Some measures introduced earlier this year by local lawmakers already have earned initial approval, such as a bill sponsored by Rep. Craig Hickman, D-Winthrop, that directs the state to plant edible landscaping in Capitol Park. Hickman's bill earned strong initial House approval and is headed to the Senate.
"I saw those green lights and I was happy," Hickman said, noting the 107-33 vote on his bill, L.D. 474.
Hickman still is working on other pieces of legislation that seek to require state institutions to use more locally grown food, and measures to make Maine less dependent on food that comes from outside the state.
As a freshman lawmaker, Hickman said his first year has had its share of surprises.
"I constantly find myself surprised that so many lawmakers don't read what they are voting on," he said.
Rep. Lance Harvell, R-Farmington, is optimistic that one of the more controversial proposals of the session -- a bill he's sponsoring to require manufacturers to label foods that contain genetically modified organisms -- will get a favorable committee recommendation.
The bill, L.D. 718, is on hold pending an opinion from Attorney General Janet Mills, who is examining the constitutionality of the measure. Some opponents argue that the bill violates constitutional provisions on interstate commerce that allow companies to avoid disclosing whether their products are genetically engineered.
"I think I've got a good shot," Harvell said. "If (Mills) gives it even a neutral opinion, I think I can run the table. There's a lot of support for it."

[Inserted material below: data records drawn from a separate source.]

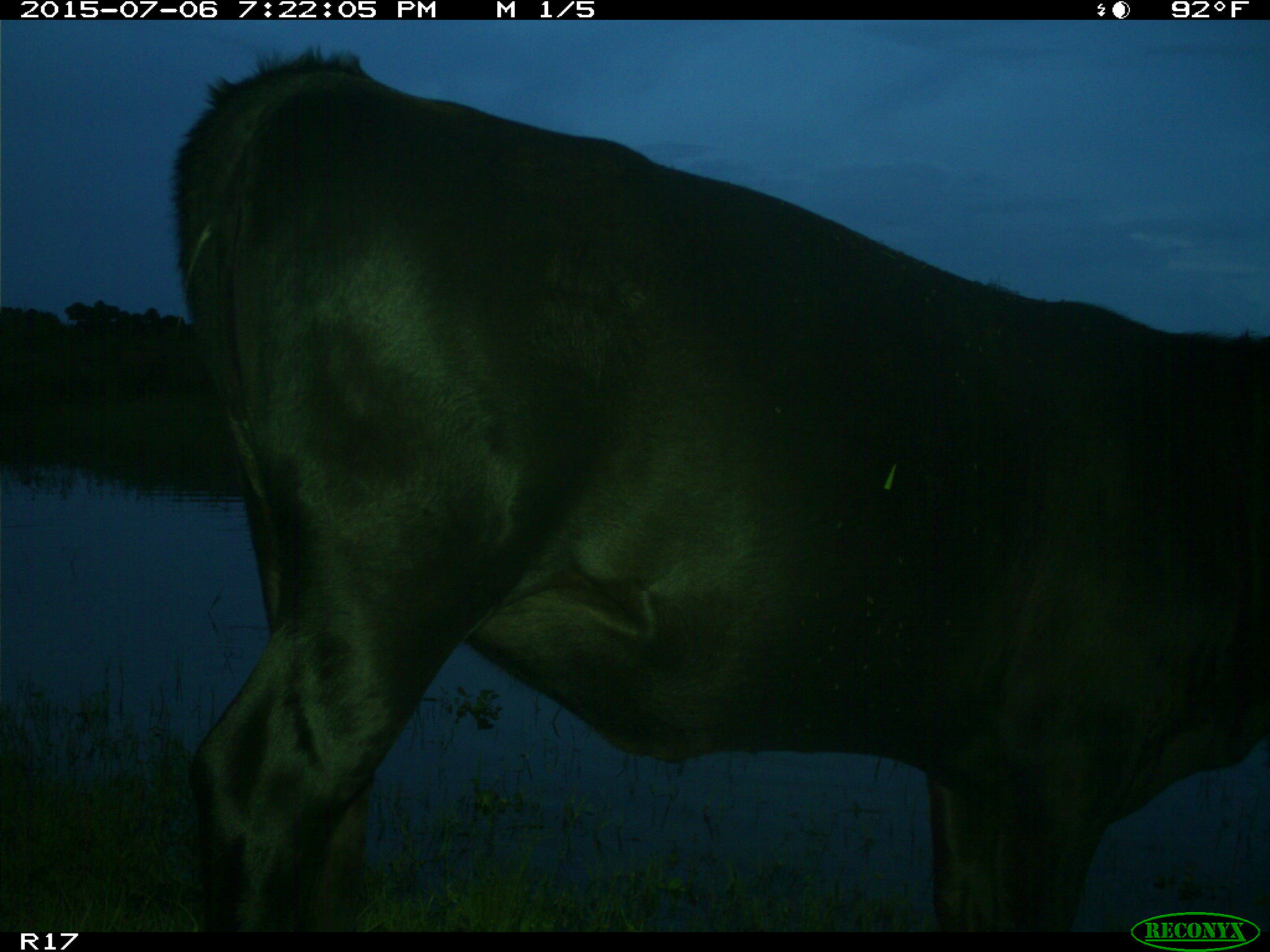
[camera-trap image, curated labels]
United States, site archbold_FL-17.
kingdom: Animalia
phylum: Chordata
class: Mammalia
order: Artiodactyla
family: Bovidae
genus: Bos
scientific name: Bos taurus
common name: domestic cow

Rep. Catherine Nadeau, D-Winslow, is a co-sponsor of a bill that has received little attention but would be a major change for forest rangers. Nadeau is backing a bill that would require them to receive training so they can be allowed to carry firearms as a way to protect themselves.
"The situations they are put in, it's not the same situation as a decade ago," she said. "We want them armed so they can come home at night. They are law enforcement."
L.D. 297 received a strong vote of support from the Criminal Justice and Public Safety Committee, Nadeau said.
Lawmakers are awaiting a signal from Gov. Paul LePage to see whether he will sign L.D. 6, which would allow local school boards to override a city charter if they want to waive a residency requirement for superintendents. In Augusta, the local school board had difficulty finding qualified applicants who lived in Augusta or were willing to move here, so Rep. Matt Pouliot, R-Augusta, co-sponsored the measure to give the board flexibility in hiring.
Last week, LePage spokeswoman Adrienne Bennett said the governor had not decided whether he would veto the bill.
Sen. Christopher Johnson, D-Somerville, said he's continuing to work on a bill that would bring more equity to the workers' compensation system and other measures that would encourage energy efficiency. On Monday, he was presenting a bill to the Education and Cultural Affairs Committee that seeks to make it easier for schools to buy local food. Also, he's a co-sponsor of Harvell's GMO food-labeling bill.